> Working data:
>> Start

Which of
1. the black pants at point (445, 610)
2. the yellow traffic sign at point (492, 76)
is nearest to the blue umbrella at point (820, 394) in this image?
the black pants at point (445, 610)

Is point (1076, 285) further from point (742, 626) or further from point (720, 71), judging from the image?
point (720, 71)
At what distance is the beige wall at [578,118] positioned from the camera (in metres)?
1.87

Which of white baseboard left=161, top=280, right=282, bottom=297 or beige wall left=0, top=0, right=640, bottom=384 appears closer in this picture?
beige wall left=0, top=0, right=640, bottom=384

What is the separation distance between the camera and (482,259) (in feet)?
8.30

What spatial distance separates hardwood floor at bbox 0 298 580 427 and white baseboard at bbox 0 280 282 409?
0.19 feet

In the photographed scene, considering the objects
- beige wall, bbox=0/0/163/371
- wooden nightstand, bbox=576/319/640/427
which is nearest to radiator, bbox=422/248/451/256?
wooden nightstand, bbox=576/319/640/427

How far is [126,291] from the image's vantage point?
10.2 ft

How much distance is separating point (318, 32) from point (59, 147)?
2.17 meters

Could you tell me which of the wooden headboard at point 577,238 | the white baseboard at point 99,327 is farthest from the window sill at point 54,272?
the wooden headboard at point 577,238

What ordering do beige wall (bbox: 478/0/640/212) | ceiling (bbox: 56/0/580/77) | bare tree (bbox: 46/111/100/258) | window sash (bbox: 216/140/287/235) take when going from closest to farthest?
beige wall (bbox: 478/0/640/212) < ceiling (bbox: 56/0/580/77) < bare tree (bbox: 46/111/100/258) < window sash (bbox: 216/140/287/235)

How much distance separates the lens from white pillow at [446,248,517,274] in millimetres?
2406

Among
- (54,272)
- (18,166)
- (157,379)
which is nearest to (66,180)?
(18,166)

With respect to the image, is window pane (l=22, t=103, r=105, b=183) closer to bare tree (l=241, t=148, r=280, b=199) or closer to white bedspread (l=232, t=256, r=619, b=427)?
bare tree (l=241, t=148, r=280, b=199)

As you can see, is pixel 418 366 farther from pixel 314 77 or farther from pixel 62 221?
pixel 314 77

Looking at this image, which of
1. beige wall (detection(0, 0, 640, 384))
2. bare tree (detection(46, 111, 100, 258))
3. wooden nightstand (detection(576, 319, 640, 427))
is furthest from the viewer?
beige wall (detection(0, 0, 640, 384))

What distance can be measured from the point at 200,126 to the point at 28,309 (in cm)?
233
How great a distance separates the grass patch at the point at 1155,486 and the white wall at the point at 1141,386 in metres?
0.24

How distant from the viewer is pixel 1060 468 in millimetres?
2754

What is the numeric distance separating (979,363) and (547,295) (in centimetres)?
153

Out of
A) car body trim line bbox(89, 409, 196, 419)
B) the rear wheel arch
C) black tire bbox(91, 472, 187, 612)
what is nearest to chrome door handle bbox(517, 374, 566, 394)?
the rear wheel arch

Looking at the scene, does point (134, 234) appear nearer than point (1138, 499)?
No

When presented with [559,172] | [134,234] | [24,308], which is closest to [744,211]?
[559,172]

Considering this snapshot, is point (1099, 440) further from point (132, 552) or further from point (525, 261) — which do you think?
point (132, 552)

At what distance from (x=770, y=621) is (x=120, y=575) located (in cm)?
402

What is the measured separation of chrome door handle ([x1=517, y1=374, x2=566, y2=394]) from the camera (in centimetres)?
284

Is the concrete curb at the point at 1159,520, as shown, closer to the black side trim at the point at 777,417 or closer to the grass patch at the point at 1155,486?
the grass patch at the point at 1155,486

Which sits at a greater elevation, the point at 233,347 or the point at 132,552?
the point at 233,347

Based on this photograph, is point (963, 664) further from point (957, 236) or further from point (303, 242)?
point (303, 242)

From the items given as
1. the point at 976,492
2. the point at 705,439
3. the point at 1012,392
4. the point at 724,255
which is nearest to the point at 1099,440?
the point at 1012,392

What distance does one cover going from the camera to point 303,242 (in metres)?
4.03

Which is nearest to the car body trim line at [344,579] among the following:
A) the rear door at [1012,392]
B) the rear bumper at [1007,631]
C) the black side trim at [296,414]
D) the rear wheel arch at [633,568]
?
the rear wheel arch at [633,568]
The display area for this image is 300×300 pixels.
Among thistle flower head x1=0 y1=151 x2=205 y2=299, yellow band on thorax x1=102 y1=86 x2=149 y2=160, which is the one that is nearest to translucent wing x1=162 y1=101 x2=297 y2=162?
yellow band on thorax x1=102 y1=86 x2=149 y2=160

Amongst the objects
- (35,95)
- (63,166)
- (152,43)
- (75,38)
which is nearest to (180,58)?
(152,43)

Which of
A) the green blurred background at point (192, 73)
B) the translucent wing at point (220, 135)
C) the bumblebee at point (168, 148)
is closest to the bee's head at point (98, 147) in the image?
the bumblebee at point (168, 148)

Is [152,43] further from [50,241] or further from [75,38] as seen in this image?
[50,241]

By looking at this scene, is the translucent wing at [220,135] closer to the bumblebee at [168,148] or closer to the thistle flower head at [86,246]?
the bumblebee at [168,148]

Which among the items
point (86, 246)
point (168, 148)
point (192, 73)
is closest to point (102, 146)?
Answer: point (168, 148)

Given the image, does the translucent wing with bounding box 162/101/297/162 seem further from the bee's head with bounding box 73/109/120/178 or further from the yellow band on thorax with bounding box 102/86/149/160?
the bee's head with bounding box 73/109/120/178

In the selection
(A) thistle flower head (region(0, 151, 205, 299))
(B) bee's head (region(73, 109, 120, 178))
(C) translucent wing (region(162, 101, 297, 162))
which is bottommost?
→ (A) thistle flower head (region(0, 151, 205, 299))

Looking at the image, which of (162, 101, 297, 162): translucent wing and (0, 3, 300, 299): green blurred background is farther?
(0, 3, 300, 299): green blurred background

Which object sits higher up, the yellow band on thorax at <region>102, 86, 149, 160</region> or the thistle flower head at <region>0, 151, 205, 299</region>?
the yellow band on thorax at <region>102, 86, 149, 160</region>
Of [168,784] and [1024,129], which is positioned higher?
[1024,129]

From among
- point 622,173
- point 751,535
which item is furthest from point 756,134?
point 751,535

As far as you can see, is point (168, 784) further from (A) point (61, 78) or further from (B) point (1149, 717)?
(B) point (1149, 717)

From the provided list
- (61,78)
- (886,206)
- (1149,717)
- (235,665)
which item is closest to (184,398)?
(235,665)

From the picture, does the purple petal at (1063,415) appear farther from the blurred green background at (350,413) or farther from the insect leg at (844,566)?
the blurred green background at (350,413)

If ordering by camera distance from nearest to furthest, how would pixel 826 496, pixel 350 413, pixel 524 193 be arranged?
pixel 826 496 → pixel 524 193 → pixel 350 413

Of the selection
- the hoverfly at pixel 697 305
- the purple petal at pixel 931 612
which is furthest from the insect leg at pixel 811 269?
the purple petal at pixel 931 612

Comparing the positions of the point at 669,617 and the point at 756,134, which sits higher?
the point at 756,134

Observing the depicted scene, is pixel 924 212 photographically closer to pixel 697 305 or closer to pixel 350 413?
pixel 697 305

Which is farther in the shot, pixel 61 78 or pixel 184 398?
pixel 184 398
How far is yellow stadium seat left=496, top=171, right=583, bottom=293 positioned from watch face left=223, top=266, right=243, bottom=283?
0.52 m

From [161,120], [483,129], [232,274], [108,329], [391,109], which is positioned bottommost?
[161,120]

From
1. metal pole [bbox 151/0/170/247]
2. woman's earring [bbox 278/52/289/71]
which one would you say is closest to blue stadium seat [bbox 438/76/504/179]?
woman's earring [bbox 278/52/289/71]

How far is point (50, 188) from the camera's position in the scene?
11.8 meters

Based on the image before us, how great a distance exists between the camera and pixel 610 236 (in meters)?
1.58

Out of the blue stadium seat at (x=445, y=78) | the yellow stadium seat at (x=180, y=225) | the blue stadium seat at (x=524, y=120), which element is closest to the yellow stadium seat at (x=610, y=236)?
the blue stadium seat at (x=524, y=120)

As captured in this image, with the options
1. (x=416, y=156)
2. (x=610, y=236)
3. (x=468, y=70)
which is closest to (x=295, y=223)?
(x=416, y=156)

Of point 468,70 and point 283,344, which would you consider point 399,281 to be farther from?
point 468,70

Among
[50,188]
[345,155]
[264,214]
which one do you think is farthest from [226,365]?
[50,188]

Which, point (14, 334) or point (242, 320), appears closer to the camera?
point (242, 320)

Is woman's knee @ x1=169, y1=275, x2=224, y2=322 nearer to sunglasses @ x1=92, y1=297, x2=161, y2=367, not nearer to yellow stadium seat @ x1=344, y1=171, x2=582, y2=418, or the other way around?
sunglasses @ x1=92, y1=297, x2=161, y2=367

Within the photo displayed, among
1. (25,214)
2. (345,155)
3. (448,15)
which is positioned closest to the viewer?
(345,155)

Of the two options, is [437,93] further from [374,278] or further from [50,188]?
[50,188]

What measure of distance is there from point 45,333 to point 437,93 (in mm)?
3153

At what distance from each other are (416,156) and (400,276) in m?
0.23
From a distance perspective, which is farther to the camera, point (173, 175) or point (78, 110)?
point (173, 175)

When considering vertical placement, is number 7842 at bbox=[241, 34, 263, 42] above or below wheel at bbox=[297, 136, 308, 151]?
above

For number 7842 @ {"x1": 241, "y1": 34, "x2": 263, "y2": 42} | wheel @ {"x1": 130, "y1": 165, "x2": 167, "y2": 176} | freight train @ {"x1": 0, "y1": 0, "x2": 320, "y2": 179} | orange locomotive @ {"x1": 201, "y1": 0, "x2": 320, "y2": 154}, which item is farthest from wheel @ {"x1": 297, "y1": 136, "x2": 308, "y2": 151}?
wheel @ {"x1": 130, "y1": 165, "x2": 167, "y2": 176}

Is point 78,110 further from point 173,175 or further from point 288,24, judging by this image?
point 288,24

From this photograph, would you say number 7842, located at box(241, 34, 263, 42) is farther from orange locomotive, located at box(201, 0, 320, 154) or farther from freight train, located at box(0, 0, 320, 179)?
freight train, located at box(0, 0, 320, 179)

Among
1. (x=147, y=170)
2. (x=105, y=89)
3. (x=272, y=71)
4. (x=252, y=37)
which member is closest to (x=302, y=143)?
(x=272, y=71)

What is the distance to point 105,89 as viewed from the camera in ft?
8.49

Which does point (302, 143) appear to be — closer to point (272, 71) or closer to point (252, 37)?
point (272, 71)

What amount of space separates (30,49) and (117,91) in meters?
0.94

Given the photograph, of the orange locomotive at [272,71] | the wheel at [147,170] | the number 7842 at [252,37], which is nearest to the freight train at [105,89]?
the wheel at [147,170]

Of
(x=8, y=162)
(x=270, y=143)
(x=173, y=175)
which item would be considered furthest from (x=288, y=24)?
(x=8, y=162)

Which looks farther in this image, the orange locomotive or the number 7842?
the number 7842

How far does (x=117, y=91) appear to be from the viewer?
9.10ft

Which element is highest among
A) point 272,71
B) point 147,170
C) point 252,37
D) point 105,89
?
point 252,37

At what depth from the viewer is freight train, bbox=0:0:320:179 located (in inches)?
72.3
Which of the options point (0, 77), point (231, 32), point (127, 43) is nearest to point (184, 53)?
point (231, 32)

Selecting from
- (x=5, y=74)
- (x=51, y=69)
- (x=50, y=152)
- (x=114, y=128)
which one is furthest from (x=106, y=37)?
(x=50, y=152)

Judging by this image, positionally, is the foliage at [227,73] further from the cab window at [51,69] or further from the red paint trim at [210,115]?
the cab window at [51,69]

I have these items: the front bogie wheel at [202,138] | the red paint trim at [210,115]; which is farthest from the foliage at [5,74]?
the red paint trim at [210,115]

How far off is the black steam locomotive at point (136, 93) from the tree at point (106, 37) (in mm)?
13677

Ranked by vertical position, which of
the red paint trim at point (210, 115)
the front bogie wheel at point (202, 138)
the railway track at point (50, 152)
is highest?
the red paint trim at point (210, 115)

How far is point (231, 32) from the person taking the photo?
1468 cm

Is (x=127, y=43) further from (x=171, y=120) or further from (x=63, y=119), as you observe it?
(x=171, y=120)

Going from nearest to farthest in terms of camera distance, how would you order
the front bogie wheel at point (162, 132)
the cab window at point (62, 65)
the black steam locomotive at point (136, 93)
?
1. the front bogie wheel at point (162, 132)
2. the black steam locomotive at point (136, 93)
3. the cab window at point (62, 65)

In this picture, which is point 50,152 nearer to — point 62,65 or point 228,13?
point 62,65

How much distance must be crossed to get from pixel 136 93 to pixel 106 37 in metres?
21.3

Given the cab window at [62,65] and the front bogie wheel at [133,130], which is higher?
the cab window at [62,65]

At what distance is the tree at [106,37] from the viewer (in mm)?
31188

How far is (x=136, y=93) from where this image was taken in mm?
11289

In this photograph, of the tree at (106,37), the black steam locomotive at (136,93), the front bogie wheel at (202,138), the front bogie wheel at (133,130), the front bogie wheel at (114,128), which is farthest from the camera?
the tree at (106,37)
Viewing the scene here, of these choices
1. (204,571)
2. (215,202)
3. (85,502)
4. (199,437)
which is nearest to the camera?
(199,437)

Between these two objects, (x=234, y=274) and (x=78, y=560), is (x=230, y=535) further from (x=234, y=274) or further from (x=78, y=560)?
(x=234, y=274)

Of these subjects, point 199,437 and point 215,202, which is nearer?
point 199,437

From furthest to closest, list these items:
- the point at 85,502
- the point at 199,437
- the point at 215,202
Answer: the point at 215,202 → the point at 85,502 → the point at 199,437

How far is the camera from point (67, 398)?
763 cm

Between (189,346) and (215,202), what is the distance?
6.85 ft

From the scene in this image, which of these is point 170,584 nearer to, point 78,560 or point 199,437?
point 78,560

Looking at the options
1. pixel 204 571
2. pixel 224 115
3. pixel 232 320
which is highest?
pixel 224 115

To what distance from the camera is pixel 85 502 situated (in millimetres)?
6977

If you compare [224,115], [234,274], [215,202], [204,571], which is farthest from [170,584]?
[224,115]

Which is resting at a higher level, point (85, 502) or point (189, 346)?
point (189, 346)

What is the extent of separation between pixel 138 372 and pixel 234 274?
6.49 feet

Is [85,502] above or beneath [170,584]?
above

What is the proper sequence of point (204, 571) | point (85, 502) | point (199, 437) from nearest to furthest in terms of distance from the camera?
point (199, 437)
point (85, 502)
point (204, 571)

>> End

> What you will do:
Return the data from the line with "How far is point (231, 32)" up to and including the line with "3. the cab window at point (62, 65)", reproducing each line unchanged.

> Written solution:
How far is point (231, 32) from the person taking the photo?
1468 cm

Is (x=127, y=43) further from (x=171, y=120) or further from (x=63, y=119), as you observe it?
(x=171, y=120)

Going from nearest to farthest in terms of camera distance, how would you order
the front bogie wheel at point (162, 132)
the cab window at point (62, 65)
the black steam locomotive at point (136, 93)
?
1. the front bogie wheel at point (162, 132)
2. the black steam locomotive at point (136, 93)
3. the cab window at point (62, 65)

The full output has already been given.